Some recipes call for meringue powder as a substitute for raw egg white.  I found some at www.splatcooking.net but then saw Hélène “Tartelette”‘s mac recipes at www.mytartelette.com where macarons are made without it.


I chose Pecan Pie Macarons. My second choice was Powdered Strawberry & Vanilla Bean Macarons but I wasn’t ready to dry my own red fruit out in the oven so pecan pie it was.


Preparation started the day before.  The egg whites need to “rest” for 24 hours.  I had only allowed just over 18 hours but one of my fellow #sundaymacs twitters, Susan at She’s Becoming DoughMessTic confirmed that this would be enough if they were room temperature.


Tartelette has a coffee grinder that she only uses for spices and seeds.  By merry coincidence, so do I.  Although the recipe said to put the nuts in the food processor, I decided to grind them in the coffee grinder.  It was quite a laborious process but worth it.  The pecans were moist when ground – not dry like ground almonds in bags.

With some intrepidation I whisked my egg whites, terrified I would over do them or squash all the air out of them when adding the dry ingredients (nuts and icing sugar).  I obediently left my piped circles of batter to stand for 30 minutes whilst taking the opportunity to deliver some of the crushed raspberry cream cupcakes I had made earlier that afternoon to my neighbours.


With despondency I placed the first tray into the oven.  They looked so flat that I was convinced they would be a disaster like my previous Nigella batch.  Furthermore I was reading tweets about other mac-makers who were having problems that day even if they’d had success before.


But to my surprise, when I looked through the oven door, my macarons were starting to rise!  They had visible “feet”, which are the crinkly bit around the bottom.

Tartelette’s recipe fills the shells with pecan brittle and the salted caramel sauce.

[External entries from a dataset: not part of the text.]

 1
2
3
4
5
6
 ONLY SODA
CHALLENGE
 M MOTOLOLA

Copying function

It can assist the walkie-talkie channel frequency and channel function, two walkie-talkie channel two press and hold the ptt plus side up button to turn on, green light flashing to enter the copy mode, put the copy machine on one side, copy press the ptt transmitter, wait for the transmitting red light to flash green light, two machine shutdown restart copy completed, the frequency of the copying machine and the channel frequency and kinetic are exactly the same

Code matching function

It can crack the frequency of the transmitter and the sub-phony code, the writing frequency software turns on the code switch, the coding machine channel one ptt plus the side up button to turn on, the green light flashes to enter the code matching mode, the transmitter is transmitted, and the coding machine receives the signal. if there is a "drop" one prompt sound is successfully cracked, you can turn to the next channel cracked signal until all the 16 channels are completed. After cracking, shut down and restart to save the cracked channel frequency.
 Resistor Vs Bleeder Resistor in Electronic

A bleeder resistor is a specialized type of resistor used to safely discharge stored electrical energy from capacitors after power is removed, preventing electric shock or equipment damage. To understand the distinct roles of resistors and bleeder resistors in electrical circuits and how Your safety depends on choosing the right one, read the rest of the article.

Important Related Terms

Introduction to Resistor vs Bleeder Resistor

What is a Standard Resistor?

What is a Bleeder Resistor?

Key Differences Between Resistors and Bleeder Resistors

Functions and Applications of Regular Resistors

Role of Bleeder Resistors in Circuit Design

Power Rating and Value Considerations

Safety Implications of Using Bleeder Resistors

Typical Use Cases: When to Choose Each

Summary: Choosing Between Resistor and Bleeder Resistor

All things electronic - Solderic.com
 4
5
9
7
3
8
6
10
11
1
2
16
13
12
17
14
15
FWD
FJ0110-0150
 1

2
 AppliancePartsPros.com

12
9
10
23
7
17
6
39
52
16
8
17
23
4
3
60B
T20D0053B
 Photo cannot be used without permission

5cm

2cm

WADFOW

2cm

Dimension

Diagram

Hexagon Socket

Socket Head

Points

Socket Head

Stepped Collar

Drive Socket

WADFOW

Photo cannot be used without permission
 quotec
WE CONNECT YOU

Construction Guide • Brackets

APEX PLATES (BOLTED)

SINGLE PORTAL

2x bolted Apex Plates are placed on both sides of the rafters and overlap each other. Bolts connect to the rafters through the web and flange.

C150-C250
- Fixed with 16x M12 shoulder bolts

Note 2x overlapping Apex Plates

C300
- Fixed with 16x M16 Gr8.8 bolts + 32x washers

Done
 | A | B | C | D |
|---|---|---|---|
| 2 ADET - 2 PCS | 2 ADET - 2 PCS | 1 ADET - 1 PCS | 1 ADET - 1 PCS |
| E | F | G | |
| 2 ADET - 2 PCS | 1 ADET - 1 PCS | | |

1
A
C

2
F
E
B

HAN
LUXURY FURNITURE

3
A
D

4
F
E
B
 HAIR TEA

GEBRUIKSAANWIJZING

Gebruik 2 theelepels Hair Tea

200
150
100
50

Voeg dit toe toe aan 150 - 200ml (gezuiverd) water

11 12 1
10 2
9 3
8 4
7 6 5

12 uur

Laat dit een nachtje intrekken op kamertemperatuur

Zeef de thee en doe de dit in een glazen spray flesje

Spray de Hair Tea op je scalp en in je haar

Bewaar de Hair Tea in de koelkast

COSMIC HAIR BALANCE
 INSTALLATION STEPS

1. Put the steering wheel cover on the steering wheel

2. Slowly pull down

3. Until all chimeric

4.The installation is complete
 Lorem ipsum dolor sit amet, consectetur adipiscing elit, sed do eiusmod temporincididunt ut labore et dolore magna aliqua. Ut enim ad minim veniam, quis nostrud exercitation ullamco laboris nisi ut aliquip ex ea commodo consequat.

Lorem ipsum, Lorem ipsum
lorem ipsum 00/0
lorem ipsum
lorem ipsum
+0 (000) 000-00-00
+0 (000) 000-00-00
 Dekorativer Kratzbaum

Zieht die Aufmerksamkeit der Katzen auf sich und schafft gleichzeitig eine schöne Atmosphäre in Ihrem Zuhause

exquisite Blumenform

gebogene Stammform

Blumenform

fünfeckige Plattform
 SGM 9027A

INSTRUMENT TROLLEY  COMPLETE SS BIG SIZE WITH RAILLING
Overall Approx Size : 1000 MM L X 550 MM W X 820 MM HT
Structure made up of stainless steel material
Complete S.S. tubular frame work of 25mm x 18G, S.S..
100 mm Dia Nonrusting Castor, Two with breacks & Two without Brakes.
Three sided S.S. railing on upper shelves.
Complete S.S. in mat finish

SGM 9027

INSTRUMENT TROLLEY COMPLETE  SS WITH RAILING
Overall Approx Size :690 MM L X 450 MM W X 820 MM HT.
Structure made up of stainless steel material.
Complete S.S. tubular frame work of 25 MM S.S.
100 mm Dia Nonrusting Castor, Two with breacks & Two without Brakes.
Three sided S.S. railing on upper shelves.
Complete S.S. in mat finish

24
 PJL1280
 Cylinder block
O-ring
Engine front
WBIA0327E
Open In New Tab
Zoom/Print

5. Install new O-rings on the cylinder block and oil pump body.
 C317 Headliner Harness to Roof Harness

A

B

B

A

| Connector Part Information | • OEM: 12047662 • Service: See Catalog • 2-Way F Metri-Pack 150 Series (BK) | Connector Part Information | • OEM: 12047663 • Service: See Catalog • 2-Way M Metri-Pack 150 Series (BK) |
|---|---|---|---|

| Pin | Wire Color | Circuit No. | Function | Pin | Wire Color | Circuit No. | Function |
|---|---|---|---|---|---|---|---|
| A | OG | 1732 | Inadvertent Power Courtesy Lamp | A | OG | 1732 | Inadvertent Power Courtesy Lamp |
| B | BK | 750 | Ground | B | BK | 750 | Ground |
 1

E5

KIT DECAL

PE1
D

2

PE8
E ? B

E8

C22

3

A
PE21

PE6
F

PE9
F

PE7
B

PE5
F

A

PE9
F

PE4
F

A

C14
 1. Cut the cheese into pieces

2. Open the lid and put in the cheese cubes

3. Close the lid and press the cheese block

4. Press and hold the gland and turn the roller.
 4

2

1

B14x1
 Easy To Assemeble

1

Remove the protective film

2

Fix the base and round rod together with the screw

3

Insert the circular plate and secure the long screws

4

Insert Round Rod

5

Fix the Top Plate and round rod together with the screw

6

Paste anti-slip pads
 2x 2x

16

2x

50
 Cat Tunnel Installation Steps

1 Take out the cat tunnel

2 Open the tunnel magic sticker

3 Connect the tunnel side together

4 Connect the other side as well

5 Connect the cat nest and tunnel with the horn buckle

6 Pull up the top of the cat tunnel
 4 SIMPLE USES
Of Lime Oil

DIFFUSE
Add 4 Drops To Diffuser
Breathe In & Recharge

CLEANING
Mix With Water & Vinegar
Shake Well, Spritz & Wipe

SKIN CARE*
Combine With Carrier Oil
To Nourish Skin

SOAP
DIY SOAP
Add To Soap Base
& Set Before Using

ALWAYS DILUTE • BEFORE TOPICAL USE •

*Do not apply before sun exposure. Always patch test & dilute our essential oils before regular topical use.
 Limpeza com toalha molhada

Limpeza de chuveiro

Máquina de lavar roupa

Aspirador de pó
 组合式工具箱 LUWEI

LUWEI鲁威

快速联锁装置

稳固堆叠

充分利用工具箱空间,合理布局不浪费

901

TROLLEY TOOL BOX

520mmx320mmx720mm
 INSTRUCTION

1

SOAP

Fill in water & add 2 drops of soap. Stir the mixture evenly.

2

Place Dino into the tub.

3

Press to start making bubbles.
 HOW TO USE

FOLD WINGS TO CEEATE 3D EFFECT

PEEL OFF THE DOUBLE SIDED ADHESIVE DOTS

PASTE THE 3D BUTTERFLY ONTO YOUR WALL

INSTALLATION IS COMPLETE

I made these the next day. This is where I had problems.  My sauce was fine, although I would preferred it darker.  The pecan brittle would not behave at all.  My first batch was a lump of frothed up sugar refusing to pour. I either used too little water or heated the caramel too long. My second attempt followed Donna Hay’s peanut brittle from Modern Classics: Book 2 from which I am baking at least five items this month (see my Bake Five posts).  Umm, well I don’t know what the hell is up with Donna Hay but not only was the creme patissiere the other week too liquidy but this brittle would not set at all.  Stranger still, I’d only added two thirds of the amount of water she’d specified.


Never mind.  I decided to abandon pecan brittle for now and filled my macarons with lovely salted caramel sauce.  As a first attempt, I am delighted with them.  They are delicate, just chewy enough and not overly sweet.  I am very pleased and filled with confidence to make #sundaymacs again soon.


Thank you so much to Tartelette , Susan at Doughmesstic , Barbara Bakes ,Tiffany of Foodfinery and others for all their tweets of support on Sunday. I had a lot of fun baking alongside you all.

My first Pecan Pie Macarons.  The finished result.

Filed Under: Recipes Tagged With: Baking, Caramel, Macarons, Macarons and Petits Fours, Pecans

About Sarah, Maison Cupcake

Sarah Trivuncic is the author of Bake Me I'm Yours... Sweet Bitesize Bakes and has been the voice behind Maison Cupcake since 2009. You can also connect with her on Google+, Instagram and Facebook.

« Recipe: crushed raspberry cupcakes
Recipe: classic baked custard »

Comments

  1. Barbara Bakes says

    September 18, 2009 at 4:52 am

    You did an amazing job on your first macs! #sundaymacs was a great idea!

  2. tspegar says

    September 18, 2009 at 6:12 pm

    Thanks for the mention! 🙂 Your macs SMOKE mine girl! i am ashamed I even put one "twitpic" up. Nice job! We should all try again… soon!

  3. Sarah, Maison Cupcake says

    September 18, 2009 at 8:08 pm

    Thank you both. I hope it wasn't a case of beginner's luck!